Илья никогда не был верным мужем, но Настя каждый раз его прощала – знала, что он любит ее и никогда не бросит детей. Но его увлечение Маргиткой, подругой дочери, было похоже на болезнь. Настя не стала его удерживать, да и вряд ли это было бы возможно – Илья словно потерял рассудок.

Настя по-прежнему красива, на нее заглядываются мужчины, князь Сбежнев опять, как когда-то в молодости, сделал ей предложение. Тогда она отказала князю, сбежала с Ильей. Может быть, теперь пришло время согласиться, забыть о бедности, трудной жизни в таборе?

Никто не сомневается, что она станет княгиней. Никто, кроме самой Насти.

Глава 1

Вечернюю Москву заливало дождём.
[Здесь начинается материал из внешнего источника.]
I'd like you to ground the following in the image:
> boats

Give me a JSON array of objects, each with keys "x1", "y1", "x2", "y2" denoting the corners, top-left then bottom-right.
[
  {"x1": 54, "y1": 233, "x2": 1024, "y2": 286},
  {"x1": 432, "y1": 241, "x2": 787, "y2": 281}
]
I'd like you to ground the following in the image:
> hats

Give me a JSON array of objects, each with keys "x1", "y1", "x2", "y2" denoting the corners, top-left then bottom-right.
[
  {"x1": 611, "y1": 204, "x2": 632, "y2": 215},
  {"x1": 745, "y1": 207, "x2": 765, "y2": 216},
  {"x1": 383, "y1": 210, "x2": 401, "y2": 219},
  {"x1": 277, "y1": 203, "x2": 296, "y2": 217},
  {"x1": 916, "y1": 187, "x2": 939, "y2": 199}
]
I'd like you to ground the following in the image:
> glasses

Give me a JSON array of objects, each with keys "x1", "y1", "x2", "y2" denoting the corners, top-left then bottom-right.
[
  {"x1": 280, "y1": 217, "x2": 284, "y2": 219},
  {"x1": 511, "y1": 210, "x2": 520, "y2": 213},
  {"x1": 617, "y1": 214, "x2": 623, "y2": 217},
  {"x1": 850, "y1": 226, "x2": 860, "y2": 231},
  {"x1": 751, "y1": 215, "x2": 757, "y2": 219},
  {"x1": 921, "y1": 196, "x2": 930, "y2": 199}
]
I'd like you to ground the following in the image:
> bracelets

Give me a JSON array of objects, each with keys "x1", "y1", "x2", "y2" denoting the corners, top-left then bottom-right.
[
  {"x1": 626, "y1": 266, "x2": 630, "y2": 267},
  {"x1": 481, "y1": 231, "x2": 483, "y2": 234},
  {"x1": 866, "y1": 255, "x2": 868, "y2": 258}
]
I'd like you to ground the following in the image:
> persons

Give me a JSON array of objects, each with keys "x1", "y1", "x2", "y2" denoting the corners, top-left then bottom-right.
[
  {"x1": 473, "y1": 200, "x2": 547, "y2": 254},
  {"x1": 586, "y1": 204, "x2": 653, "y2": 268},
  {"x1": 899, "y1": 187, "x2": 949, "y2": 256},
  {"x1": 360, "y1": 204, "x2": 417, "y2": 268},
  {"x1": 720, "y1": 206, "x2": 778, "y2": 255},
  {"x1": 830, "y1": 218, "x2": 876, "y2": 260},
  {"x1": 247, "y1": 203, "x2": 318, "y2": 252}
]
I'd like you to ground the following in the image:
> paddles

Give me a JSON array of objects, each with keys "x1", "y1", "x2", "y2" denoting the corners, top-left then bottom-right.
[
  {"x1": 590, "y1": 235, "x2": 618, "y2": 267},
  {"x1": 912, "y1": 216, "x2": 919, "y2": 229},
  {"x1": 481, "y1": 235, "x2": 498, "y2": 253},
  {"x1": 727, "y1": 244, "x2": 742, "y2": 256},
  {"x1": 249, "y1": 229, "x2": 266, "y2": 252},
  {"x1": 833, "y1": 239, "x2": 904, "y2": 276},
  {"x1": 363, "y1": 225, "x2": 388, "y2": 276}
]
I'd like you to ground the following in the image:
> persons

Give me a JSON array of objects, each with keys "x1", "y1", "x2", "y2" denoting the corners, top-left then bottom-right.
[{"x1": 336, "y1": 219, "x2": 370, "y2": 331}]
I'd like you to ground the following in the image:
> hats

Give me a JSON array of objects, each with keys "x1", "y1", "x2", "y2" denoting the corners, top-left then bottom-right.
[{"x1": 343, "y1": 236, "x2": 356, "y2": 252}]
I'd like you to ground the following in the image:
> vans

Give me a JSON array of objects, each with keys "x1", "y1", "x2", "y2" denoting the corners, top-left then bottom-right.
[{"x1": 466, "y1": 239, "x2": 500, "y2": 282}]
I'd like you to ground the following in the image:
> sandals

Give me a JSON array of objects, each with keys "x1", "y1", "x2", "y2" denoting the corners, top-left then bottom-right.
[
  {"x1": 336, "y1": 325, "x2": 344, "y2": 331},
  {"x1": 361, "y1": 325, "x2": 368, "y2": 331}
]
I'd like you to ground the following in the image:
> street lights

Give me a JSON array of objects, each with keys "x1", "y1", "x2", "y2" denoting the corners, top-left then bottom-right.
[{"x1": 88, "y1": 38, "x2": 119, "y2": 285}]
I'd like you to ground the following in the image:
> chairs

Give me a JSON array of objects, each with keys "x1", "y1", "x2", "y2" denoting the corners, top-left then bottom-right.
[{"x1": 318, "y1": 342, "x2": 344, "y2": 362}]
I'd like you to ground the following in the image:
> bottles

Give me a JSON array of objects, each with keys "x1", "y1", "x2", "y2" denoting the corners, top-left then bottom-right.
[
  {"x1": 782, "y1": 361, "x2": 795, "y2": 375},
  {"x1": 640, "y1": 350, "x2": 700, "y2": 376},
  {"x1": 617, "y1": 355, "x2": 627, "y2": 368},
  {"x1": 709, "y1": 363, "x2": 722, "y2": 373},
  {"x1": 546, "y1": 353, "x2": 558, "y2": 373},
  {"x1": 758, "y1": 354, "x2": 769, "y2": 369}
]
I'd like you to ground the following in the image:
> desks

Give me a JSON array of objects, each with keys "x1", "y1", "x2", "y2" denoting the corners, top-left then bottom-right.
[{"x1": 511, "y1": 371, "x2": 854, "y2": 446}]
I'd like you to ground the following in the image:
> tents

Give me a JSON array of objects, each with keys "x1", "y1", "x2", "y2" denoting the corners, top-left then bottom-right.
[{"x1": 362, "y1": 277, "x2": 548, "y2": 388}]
Апрель начался тёплыми ливнями, за несколько дней согнавшими остатки снега, и целый месяц в садах и парках столицы шелестели дожди. По улицам бежали ручьи, с крыш и веток капало, голубые фонари на Тверской и Арбате казались размытыми пятнами в туманных нимбах, так же мутно светились окна домов, трактиров и рестораций. Даже ночи стояли тёплые и влажные, в воздухе чувствовалось близкое лето, у уличных кошек был загадочный вид.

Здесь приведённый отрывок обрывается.